A 165w LED light frommy local  hydro store.  Has a 3 year warranty the name brand is from california.   Ill b using the full cycle light good for vegging and flowering

Ill 
Try to upload a picture everyday fot this 7th year anniversary edition!!!

 Since the first day Sep 8 2009.  When i introduced myself saying.  My name is dr Robert but you can call me Doc.
I been smoking weed for a very long time been growing since the 90's.   Thank you all for motivating me with your grows and for supporting me.   All I can say is that it has been a pleasure to work for this movement I had a lot fun. And the future is even brighter.

Next year I wanna start growing for a medical clinic in california and open a bakery and along with the farm my own strains and  goodies. 

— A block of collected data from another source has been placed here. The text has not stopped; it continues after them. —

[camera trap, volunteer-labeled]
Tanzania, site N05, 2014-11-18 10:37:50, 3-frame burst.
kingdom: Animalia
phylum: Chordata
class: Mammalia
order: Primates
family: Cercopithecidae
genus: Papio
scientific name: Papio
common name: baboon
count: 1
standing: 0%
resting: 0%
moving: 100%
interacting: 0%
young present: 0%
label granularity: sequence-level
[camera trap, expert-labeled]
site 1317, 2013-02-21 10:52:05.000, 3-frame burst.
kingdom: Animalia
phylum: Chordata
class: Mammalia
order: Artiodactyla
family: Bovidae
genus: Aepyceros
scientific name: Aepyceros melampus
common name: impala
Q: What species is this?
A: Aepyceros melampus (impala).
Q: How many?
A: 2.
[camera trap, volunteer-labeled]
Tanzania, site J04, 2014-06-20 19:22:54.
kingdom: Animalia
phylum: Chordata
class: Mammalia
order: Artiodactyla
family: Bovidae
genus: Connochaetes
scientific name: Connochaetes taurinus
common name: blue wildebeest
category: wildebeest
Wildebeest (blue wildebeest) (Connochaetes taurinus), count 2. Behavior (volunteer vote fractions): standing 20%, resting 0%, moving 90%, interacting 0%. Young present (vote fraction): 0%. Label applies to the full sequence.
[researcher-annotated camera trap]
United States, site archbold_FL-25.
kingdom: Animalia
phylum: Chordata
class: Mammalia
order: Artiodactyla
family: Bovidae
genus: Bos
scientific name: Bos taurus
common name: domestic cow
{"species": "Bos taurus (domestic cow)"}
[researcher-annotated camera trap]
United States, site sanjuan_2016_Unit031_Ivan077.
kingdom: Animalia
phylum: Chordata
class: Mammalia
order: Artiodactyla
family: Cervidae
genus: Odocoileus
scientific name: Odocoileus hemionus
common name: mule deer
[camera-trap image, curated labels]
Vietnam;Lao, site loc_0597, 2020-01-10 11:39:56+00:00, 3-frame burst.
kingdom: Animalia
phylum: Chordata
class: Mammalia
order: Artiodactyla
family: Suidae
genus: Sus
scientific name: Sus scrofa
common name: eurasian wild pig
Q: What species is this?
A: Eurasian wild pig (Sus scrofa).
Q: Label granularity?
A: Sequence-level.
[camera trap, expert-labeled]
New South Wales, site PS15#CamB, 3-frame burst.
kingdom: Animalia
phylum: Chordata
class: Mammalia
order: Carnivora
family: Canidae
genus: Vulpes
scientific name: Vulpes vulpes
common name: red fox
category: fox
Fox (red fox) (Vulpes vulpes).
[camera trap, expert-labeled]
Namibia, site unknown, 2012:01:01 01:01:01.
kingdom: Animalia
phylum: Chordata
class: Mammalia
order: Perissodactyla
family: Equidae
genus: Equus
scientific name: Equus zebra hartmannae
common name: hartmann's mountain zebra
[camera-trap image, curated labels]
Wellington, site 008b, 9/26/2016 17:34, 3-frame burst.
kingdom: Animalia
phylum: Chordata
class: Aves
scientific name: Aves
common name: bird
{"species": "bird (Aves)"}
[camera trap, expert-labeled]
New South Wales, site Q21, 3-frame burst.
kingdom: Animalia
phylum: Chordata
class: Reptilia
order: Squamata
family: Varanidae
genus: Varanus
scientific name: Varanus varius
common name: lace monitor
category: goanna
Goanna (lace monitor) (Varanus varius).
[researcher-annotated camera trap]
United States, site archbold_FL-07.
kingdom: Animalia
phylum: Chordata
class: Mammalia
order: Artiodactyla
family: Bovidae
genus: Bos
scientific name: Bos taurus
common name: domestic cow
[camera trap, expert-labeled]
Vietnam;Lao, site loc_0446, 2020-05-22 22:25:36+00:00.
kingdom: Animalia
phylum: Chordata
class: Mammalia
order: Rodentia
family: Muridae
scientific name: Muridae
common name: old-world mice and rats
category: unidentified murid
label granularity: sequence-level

View attachment 20160918_042256.jpg


----------



## Rosebud (Sep 18, 2016)

That one seed is huge!  Enjoy DR.  I like your plan of a bakery.. I will be watching.. You came here a few months before me... it was a good decision for us huh.


----------



## Dr. Robertsozki (Sep 18, 2016)

Rosebud said:


> That one seed is huge!  Enjoy DR.  I like your plan of a bakery.. I will be watching.. You came here a few months before me... it was a good decision for us huh.



Always a pleasure to see you dear friend.   Thank u for stopping by.  Im very happy we made MP our home.  I started growing my own because is so hard to get good quality buds for a fair price.

My bakery is my dream.  I love MJ.  And I know I got something unique and of a higher quality. 

What a nice big seed right.   I had a huge seed in my first group my Lavender she was huge and super dark.  She turned out to be a huge monster.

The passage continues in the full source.